Learn how to create alerts based on your database logs in Cloud SQL
Imagine if you could remember everything you've ever done with perfect recall. Humans may not be able to, but databases don't forget -- every single alteration to your data can be recorded and logged, from an automated backup to a query. As such, logs are extremely useful when troubleshooting database behaviour. Cloud SQL uses Cloud Logging to store various kinds of logs so you can better understand what your database is doing and when those events happen, from engine logs to Cloud SQL Auth proxy logs to audit logs.
In this blog, I will show you how to view logs for your Cloud SQL instances, create a metric based on those logs to see how many deadlocks happen in your database, and create an alert based on that metric. I’ll use Logs Explorer, a visual tool in the Cloud Console that allows for easy filtering and provides handy histograms for ease of navigation. Keep in mind that logs can also be explored using the gcloud command line tool.
Navigate to logs
The easiest way to find logs for a specific Cloud SQL instance is to:
Navigate to an instance overview page in Cloud Console
Scroll down to the "Operations and logs" card, and click "View [database engine] error logs"
You will be redirected to Logs Explorer, pre-filtered to show logs for that specific instance.
You can filter the logs further to show only errors by using the "Log fields" filter on the left.
Once you apply the filter, you might be in the situation I found myself in: the same error (in my case "deadlock detected") showing up many times in my instance’s log list:
I can use the UI to investigate further, looking at how often this happens and which database it happens to (is it always the same one?). But I don’t always have to return to this list to monitor the situation. I can create a chart on my dashboard that will show me how often this is happening, and build an alert based on that chart to notify me if the situation escalates.

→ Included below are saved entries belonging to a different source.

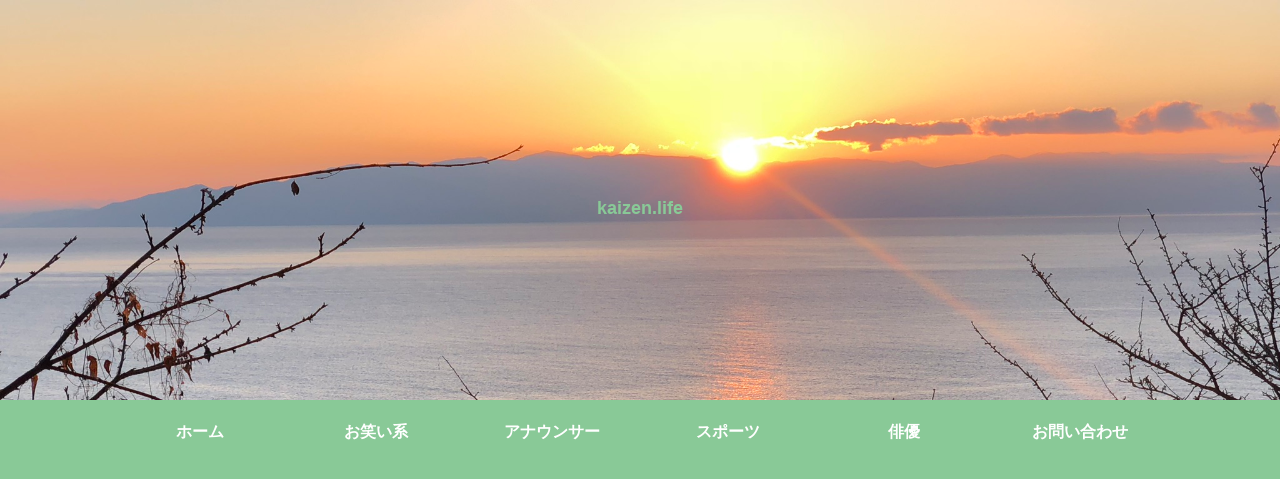

--- FILE ---
content_type: text/html; charset=utf-8
request_url: https://www.google.com/recaptcha/api2/aframe
body_size: 266
content:
<!DOCTYPE HTML><html><head><meta http-equiv="content-type" content="text/html; charset=UTF-8"></head><body><script nonce="t6R7-el_EZjCCRt9mkImaw">/** Anti-fraud and anti-abuse applications only. See google.com/recaptcha */ try{var clients={'sodar':'https://pagead2.googlesyndication.com/pagead/sodar?'};window.addEventListener("message",function(a){try{if(a.source===window.parent){var b=JSON.parse(a.data);var c=clients[b['id']];if(c){var d=document.createElement('img');d.src=c+b['params']+'&rc='+(localStorage.getItem("rc::a")?sessionStorage.getItem("rc::b"):"");window.document.body.appendChild(d);sessionStorage.setItem("rc::e",parseInt(sessionStorage.getItem("rc::e")||0)+1);localStorage.setItem("rc::h",'1769814930034');}}}catch(b){}});window.parent.postMessage("_grecaptcha_ready", "*");}catch(b){}</script></body></html>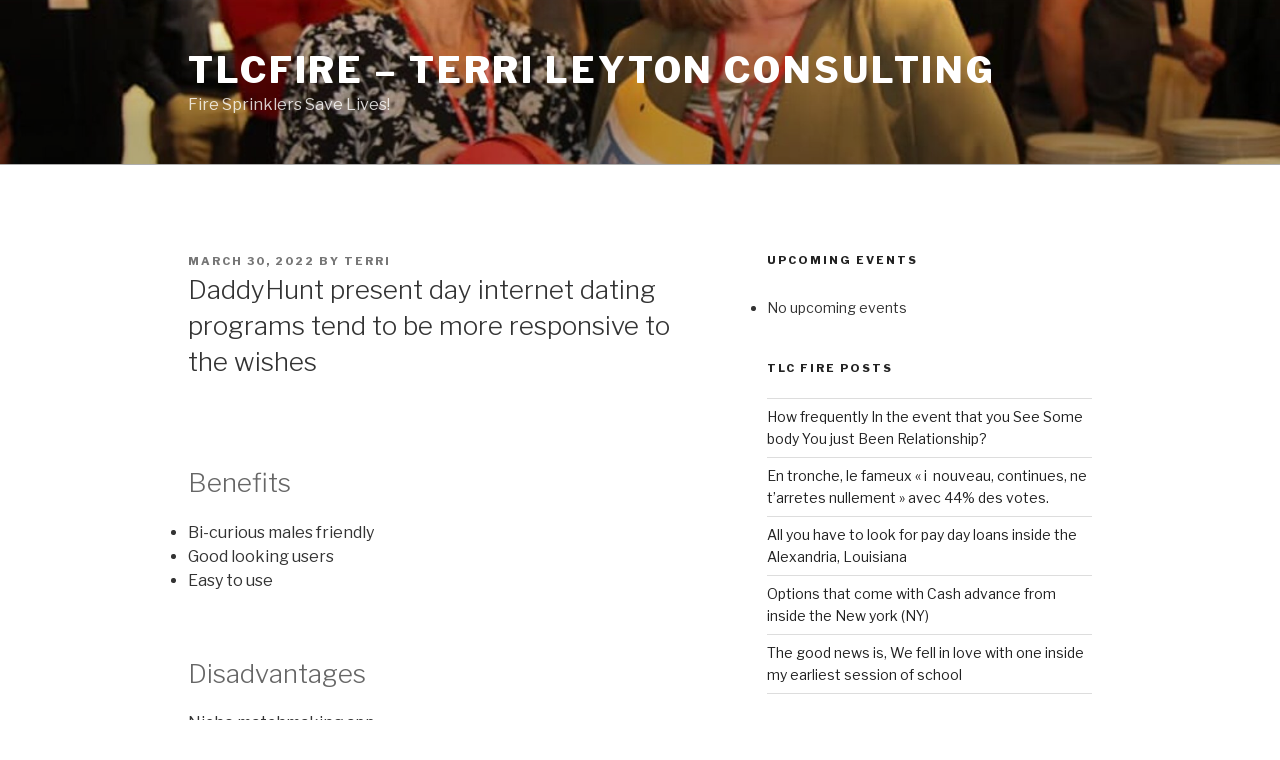

--- FILE ---
content_type: text/javascript
request_url: https://tlcfire.com/wp-content/plugins/ajax-event-calendar/js/jquery.jgrowl.min.js?ver=1.2.5
body_size: 1330
content:

(function($){$.jGrowl=function(m,o){if($('#jGrowl').size()==0)
$('<div id="jGrowl"></div>').addClass((o&&o.position)?o.position:$.jGrowl.defaults.position).appendTo('body');$('#jGrowl').jGrowl(m,o);};$.fn.jGrowl=function(m,o){if($.isFunction(this.each)){var args=arguments;return this.each(function(){var self=this;if($(this).data('jGrowl.instance')==undefined){$(this).data('jGrowl.instance',$.extend(new $.fn.jGrowl(),{notifications:[],element:null,interval:null}));$(this).data('jGrowl.instance').startup(this);}
if($.isFunction($(this).data('jGrowl.instance')[m])){$(this).data('jGrowl.instance')[m].apply($(this).data('jGrowl.instance'),$.makeArray(args).slice(1));}else{$(this).data('jGrowl.instance').create(m,o);}});};};$.extend($.fn.jGrowl.prototype,{defaults:{pool:0,header:'',group:'',sticky:false,position:'top-right',glue:'after',theme:'default',themeState:'highlight',corners:'10px',check:250,life:3000,closeDuration:'normal',openDuration:'normal',easing:'swing',closer:true,closeTemplate:'&times;',closerTemplate:'<div>[ close all ]</div>',log:function(e,m,o){},beforeOpen:function(e,m,o){},afterOpen:function(e,m,o){},open:function(e,m,o){},beforeClose:function(e,m,o){},close:function(e,m,o){},animateOpen:{opacity:'show'},animateClose:{opacity:'hide'}},notifications:[],element:null,interval:null,create:function(message,o){var o=$.extend({},this.defaults,o);if(typeof o.speed!=='undefined'){o.openDuration=o.speed;o.closeDuration=o.speed;}
this.notifications.push({message:message,options:o});o.log.apply(this.element,[this.element,message,o]);},render:function(notification){var self=this;var message=notification.message;var o=notification.options;var notification=$('<div class="jGrowl-notification '+o.themeState+' ui-corner-all'+
((o.group!=undefined&&o.group!='')?' '+o.group:'')+'">'+'<div class="jGrowl-close">'+o.closeTemplate+'</div>'+'<div class="jGrowl-header">'+o.header+'</div>'+'<div class="jGrowl-message">'+message+'</div></div>').data("jGrowl",o).addClass(o.theme).children('div.jGrowl-close').bind("click.jGrowl",function(){$(this).parent().trigger('jGrowl.close');}).parent();$(notification).bind("mouseover.jGrowl",function(){$('div.jGrowl-notification',self.element).data("jGrowl.pause",true);}).bind("mouseout.jGrowl",function(){$('div.jGrowl-notification',self.element).data("jGrowl.pause",false);}).bind('jGrowl.beforeOpen',function(){if(o.beforeOpen.apply(notification,[notification,message,o,self.element])!=false){$(this).trigger('jGrowl.open');}}).bind('jGrowl.open',function(){if(o.open.apply(notification,[notification,message,o,self.element])!=false){if(o.glue=='after'){$('div.jGrowl-notification:last',self.element).after(notification);}else{$('div.jGrowl-notification:first',self.element).before(notification);}
$(this).animate(o.animateOpen,o.openDuration,o.easing,function(){if($.browser.msie&&(parseInt($(this).css('opacity'),10)===1||parseInt($(this).css('opacity'),10)===0))
this.style.removeAttribute('filter');$(this).data("jGrowl").created=new Date();$(this).trigger('jGrowl.afterOpen');});}}).bind('jGrowl.afterOpen',function(){o.afterOpen.apply(notification,[notification,message,o,self.element]);}).bind('jGrowl.beforeClose',function(){if(o.beforeClose.apply(notification,[notification,message,o,self.element])!=false)
$(this).trigger('jGrowl.close');}).bind('jGrowl.close',function(){$(this).data('jGrowl.pause',true);$(this).animate(o.animateClose,o.closeDuration,o.easing,function(){$(this).remove();var close=o.close.apply(notification,[notification,message,o,self.element]);if($.isFunction(close))
close.apply(notification,[notification,message,o,self.element]);});}).trigger('jGrowl.beforeOpen');if(o.corners!=''&&$.fn.corner!=undefined)$(notification).corner(o.corners);if($('div.jGrowl-notification:parent',self.element).size()>1&&$('div.jGrowl-closer',self.element).size()==0&&this.defaults.closer!=false){$(this.defaults.closerTemplate).addClass('jGrowl-closer ui-state-highlight ui-corner-all').addClass(this.defaults.theme).appendTo(self.element).animate(this.defaults.animateOpen,this.defaults.speed,this.defaults.easing).bind("click.jGrowl",function(){$(this).siblings().trigger("jGrowl.beforeClose");if($.isFunction(self.defaults.closer)){self.defaults.closer.apply($(this).parent()[0],[$(this).parent()[0]]);}});};},update:function(){$(this.element).find('div.jGrowl-notification:parent').each(function(){if($(this).data("jGrowl")!=undefined&&$(this).data("jGrowl").created!=undefined&&($(this).data("jGrowl").created.getTime()+parseInt($(this).data("jGrowl").life))<(new Date()).getTime()&&$(this).data("jGrowl").sticky!=true&&($(this).data("jGrowl.pause")==undefined||$(this).data("jGrowl.pause")!=true)){$(this).trigger('jGrowl.beforeClose');}});if(this.notifications.length>0&&(this.defaults.pool==0||$(this.element).find('div.jGrowl-notification:parent').size()<this.defaults.pool))
this.render(this.notifications.shift());if($(this.element).find('div.jGrowl-notification:parent').size()<2){$(this.element).find('div.jGrowl-closer').animate(this.defaults.animateClose,this.defaults.speed,this.defaults.easing,function(){$(this).remove();});}},startup:function(e){this.element=$(e).addClass('jGrowl').append('<div class="jGrowl-notification"></div>');this.interval=setInterval(function(){$(e).data('jGrowl.instance').update();},parseInt(this.defaults.check));if($.browser.msie&&parseInt($.browser.version)<7&&!window["XMLHttpRequest"]){$(this.element).addClass('ie6');}},shutdown:function(){$(this.element).removeClass('jGrowl').find('div.jGrowl-notification').remove();clearInterval(this.interval);},close:function(){$(this.element).find('div.jGrowl-notification').each(function(){$(this).trigger('jGrowl.beforeClose');});}});$.jGrowl.defaults=$.fn.jGrowl.prototype.defaults;})(jQuery);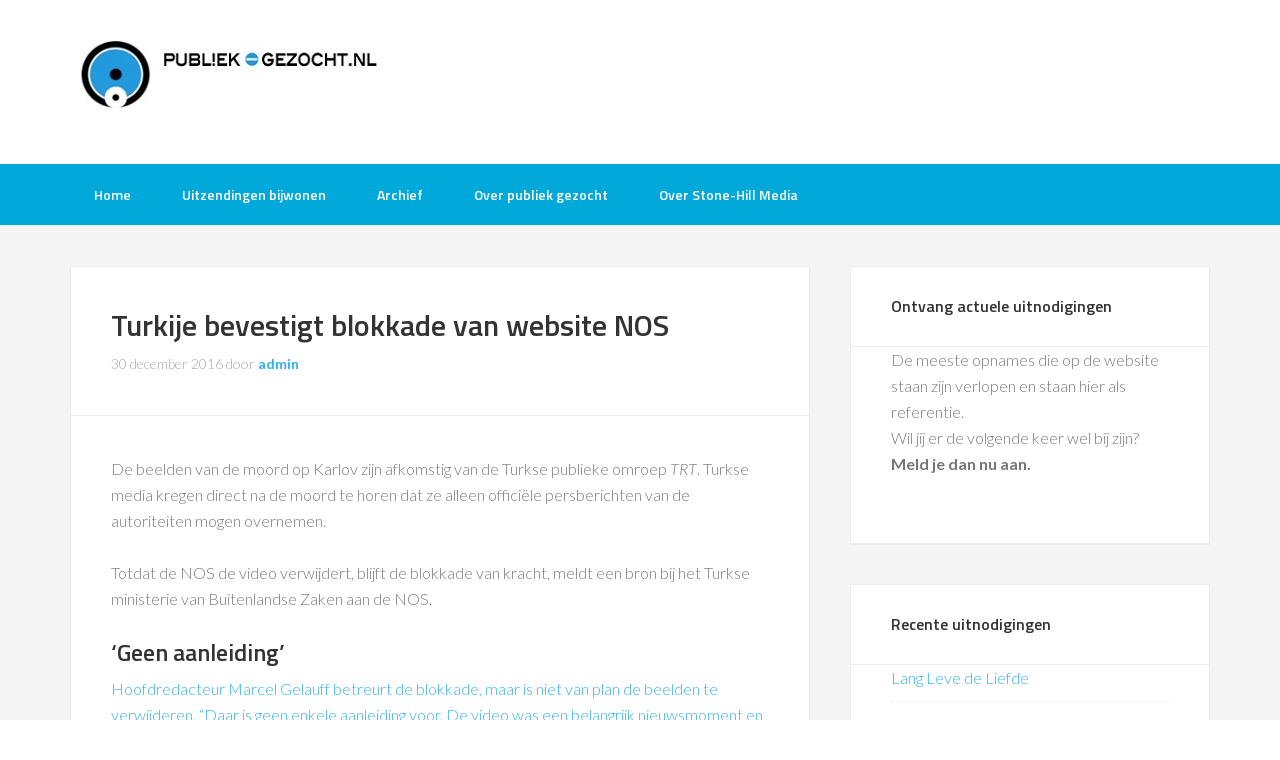

--- FILE ---
content_type: text/html; charset=utf-8
request_url: https://www.google.com/recaptcha/api2/aframe
body_size: 183
content:
<!DOCTYPE HTML><html><head><meta http-equiv="content-type" content="text/html; charset=UTF-8"></head><body><script nonce="npBu6ADd70xoOVHnrl6mwg">/** Anti-fraud and anti-abuse applications only. See google.com/recaptcha */ try{var clients={'sodar':'https://pagead2.googlesyndication.com/pagead/sodar?'};window.addEventListener("message",function(a){try{if(a.source===window.parent){var b=JSON.parse(a.data);var c=clients[b['id']];if(c){var d=document.createElement('img');d.src=c+b['params']+'&rc='+(localStorage.getItem("rc::a")?sessionStorage.getItem("rc::b"):"");window.document.body.appendChild(d);sessionStorage.setItem("rc::e",parseInt(sessionStorage.getItem("rc::e")||0)+1);localStorage.setItem("rc::h",'1769729738219');}}}catch(b){}});window.parent.postMessage("_grecaptcha_ready", "*");}catch(b){}</script></body></html>

--- FILE ---
content_type: application/javascript; charset=utf-8
request_url: https://fundingchoicesmessages.google.com/f/AGSKWxUnqnwhDWVsU2o_SXUPYDKabdhDKaZtvlnVWVVv2etq-jSBWqiFXnBcU5AjT6SQqwHcOWf96TvPLrSmDUiT8bSgNO_BntWs0zglkO29JAmPpSStvlOY4xZ_Gl2mDt9wICeXQ8lmPHZlmLhWTzpkfmZBEq_qilRs9K38hD9AtP1yuG3VvGnirgOUp22s/_-ad-300x250.=adMenu&/mDialogAdModule.image,third-party,xmlhttprequest,domain=rd.com&adv_keywords=
body_size: -1284
content:
window['1f764e65-8165-4d46-8698-879e5fbd8000'] = true;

There is an existing metric logging.googleapis.com/log_entry_count that shows how many entries of a given severity are ingested into the logs. But I am not interested in all errors, I specifically want to know how many errors with message "deadlock detected" were logged, and which databases in my instance are affected.
Here’s where logs-based metrics enter the picture, a way to create time series metrics based on the content of your logs.
Creating logs-based metric
The log entry I am interested in has a very specific format (you can see it if you expand any of query results shown in the image above):
"textPayload": "2021-07-07 19:15:37.996 UTC : [1-1] db=postgres,user=super ERROR: deadlock detected",
This means I can parse database and user information from the log, and add that info as labels to my logs-based metric.
Following these instructions I create a following logs-based metric:
metric type: counter
filter selection (notice how it matches values from sample log entry above):
field name: textPayload
regular expression: db=(\w+)
field name: textPayload
regular expression: user=(\w+)
Cloud Console is really helpful when creating labels, it provides a preview UI for the regular expression (see the words highlighted in green on this screenshot):
After a couple of minutes my newly created metric starts showing some data. I use the handy link to see the metric in Metrics Explorer:
I confirm that data is gathered correctly, and both user and database information is extracted:
From this point on, this metric behaves as any other system metric: you can add it to dashboards, or create alerts based on the value. You can even export them to your Application Performance Monitoring (APM) tool of choice.
Important notes about logs-based metrics:
They start gathering data from the moment the metric is created, there is no backfill,
They need to be defined in each GCP project separately,
They are chargeable metrics, consult pricing documentation.
This is just one example of additional value you can get from your logs. You can use the same steps to create more metrics, creating Insights specific to your particular situation.
Try this on your Cloud SQL instance today!